*Records to use*
********

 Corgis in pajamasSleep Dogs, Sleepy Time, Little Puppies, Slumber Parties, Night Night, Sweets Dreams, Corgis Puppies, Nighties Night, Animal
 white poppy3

********

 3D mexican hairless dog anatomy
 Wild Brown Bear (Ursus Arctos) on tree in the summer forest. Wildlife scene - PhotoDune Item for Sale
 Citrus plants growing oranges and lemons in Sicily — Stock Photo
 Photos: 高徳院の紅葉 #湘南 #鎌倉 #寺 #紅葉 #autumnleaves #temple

********

*Task to carry out*
Please output the lines of the listing above that fall in the stretch from the one with "Wild Brown Bear" through the one with "Photos: 高徳院の紅葉 #湘南", exactly and only those.

*Exercise result*
 Wild Brown Bear (Ursus Arctos) on tree in the summer forest. Wildlife scene - PhotoDune Item for Sale
 Citrus plants growing oranges and lemons in Sicily — Stock Photo
 Photos: 高徳院の紅葉 #湘南 #鎌倉 #寺 #紅葉 #autumnleaves #temple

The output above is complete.